Lesson Plans

"Here you go."

Scott looked up as Logan stalked into his office and tossed something down in the direction of his desk.

"What's this?" Scott watched the paper as it fluttered lightly down on top of the article he'd been reading, something scrawled across the top in sharp, black ink.

Logan crossed his arms over his chest and sighed as if the question were horribly taxing. "Might try readin' it, there, Slim."

Scott gave a cursory glance down towards the paper, which was folded in half. It had his name written on the front; at least, Scott thought that's what it was, but he wasn't entirely sure. He picked it up gingerly. The paper smelled vaguely like tobacco smoke. "From the handwriting, I'd say…Ted Bundy's last confession?"

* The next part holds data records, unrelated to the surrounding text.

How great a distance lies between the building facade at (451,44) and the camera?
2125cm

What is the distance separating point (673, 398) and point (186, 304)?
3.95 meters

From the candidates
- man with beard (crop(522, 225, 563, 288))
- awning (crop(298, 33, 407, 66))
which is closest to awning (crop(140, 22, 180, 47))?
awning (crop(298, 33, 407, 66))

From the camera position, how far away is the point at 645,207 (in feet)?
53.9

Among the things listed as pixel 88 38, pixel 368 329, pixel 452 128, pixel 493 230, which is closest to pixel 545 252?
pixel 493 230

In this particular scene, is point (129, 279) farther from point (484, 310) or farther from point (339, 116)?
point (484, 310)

"Funny, Summers. Learnin' those smart jokes from Emma, are you? Least she's doin' somethin' for ya, bub. Besides the obvious."

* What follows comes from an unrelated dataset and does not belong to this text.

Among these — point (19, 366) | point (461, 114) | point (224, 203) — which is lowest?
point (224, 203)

Scott ignored that and opened the paper, looking down at it incredulously. "Seriously, Logan…what the hell is this?"

"That thing you said you wanted."

Scott Summers wanted a lot of things; some he'd readily admit to, and some he wouldn't. None of them, however, included the phrase a piece of paper from Logan with his name on it. "Logan, is this a love note? Because you know I'm with someone."

Logan bared his teeth at him and made a noise that would probably frighten any small, furry creature that happened to hear it into hiding in a bush somewhere until the danger passed. Scott was neither small nor especially furry, and he had no intentions of hiding in the potted plants in the corner of the office. Which were very small, incidentally. He flipped open the paper and read the single phrase written inside, and suddenly, he had a bad feeling he knew what it was supposed to be. "No."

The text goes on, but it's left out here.